_SUPPLIED RECORDS_.
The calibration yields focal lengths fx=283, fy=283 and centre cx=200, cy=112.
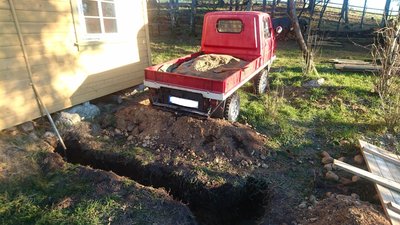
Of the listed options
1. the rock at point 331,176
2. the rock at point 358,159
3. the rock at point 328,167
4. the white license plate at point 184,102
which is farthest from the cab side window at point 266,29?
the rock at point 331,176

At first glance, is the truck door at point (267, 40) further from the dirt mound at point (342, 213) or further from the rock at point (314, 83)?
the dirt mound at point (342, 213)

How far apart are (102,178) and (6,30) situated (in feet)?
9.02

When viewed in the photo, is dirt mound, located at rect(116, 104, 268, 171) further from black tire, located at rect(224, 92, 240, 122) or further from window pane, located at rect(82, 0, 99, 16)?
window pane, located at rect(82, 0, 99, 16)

--

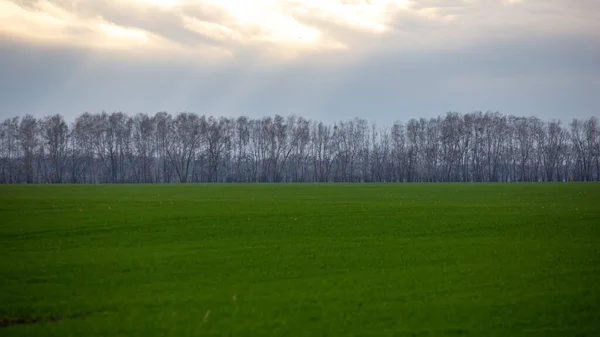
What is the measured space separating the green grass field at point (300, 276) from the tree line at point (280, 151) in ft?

_TASK STATEMENT_. Count the lines in the items above that contain the string "mound", treating case as significant, and give only the number.

_RIGHT ANSWER_. 3